LATEST: Legal team in landmark gas safety eviction case say appeal to Supreme Court will follow

Yesterday we reported on the contentious Trecarrell House Limited v Patricia Rouncefield judgement in the Court of Appeal, which much to the delight of our readers found in favour of the landlord.

After months of legal wrangling, the three judges agreed that Trecarrell House was within its rights to serve a Section 21 notice on Ms Rouncefield because the property had a gas safety certificate – even though she hadn’t been given a copy at the beginning of her tenancy.

The battle is not over. The legal team at Oliver Fisher representing Ms Rouncefield have told LandlordZONE that they intend to seek permission to appeal to the Supreme Court.

But what to do the two legal teams on either side of the bench think of the judgement, and is its as clear cut as landlords would like to think?

Landmark Chambers – Trecarrell House

Landmark Chambers says it’s good news for landlords and that, given the huge number of gas safety inspections missed as a result of the current crisis, it’s a relief that there is now clarity on whether a Section 21 claim is valid as long as the certificate has been provided beforehand.

This is regardless of whether an annual inspection has taken place each year, and just as long as it has been done before notice is served.

However, practice manager Justin Bates asks: “What is the position if the landlord has not done a gas safety check – and so does not have a gas safety certificate – for the period before the tenant went into occupation.
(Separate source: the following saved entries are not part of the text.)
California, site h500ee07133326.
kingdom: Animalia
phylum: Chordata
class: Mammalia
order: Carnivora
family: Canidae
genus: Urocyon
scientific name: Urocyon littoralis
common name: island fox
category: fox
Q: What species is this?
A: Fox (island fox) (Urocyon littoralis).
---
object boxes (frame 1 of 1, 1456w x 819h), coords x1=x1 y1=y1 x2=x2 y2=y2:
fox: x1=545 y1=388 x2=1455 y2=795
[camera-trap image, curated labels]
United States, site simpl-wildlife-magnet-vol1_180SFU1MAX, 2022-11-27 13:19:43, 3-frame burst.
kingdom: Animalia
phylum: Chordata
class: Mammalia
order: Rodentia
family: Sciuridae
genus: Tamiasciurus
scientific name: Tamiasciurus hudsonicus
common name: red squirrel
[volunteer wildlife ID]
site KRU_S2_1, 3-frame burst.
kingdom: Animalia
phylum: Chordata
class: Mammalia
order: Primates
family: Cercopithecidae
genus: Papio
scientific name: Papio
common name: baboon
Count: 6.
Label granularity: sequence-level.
How, if at all, can that be remedied?”

He adds: “There is recognition in the judgment that the duty to do an annual safety inspection is not a prescribed requirement for the purposes of [a Section 21].

“There is, however, something rather unattractive about a landlord seeking possession in circumstances where he has unlawfully failed to do a check (and thus provide a certificate) and whether that amounts to (impermissibly) relying on your own wrongdoing.”

Bates tells LandlordZONE: “The earlier county court decision in Caridon Property v Monty Schooltz was made by one of the most respected landlord and tenant lawyers of his generation, HHJ Luba QC, so the argument for the tenant is clearly one that has some support.

“It’s also important enough for the Supreme Court to want to look at it, after all, it does potentially affect several million people.”

Oliver Fisher – Rouncefield

The legal team representing Ms Rouncefield has some unanswered questions, according to Billy Clerkin, paralegal at Oliver Fisher, who says the position is still unclear as to whether a gas safety check that has been done out of time is valid.

He adds: “If the case is that only the [gas safety certificate] needing to be given is the one prior to occupation and the most recent check carried out during occupation, then in a lengthy AST this could leave a number of years in the middle whereby a check does not need to be done for the purpose of a Section 21. 

“This seems wrong to me when considering the very low risk of an HSE prosecution, which appear to be in the tens per year with regard to the Gas Safety Regulations as a whole.”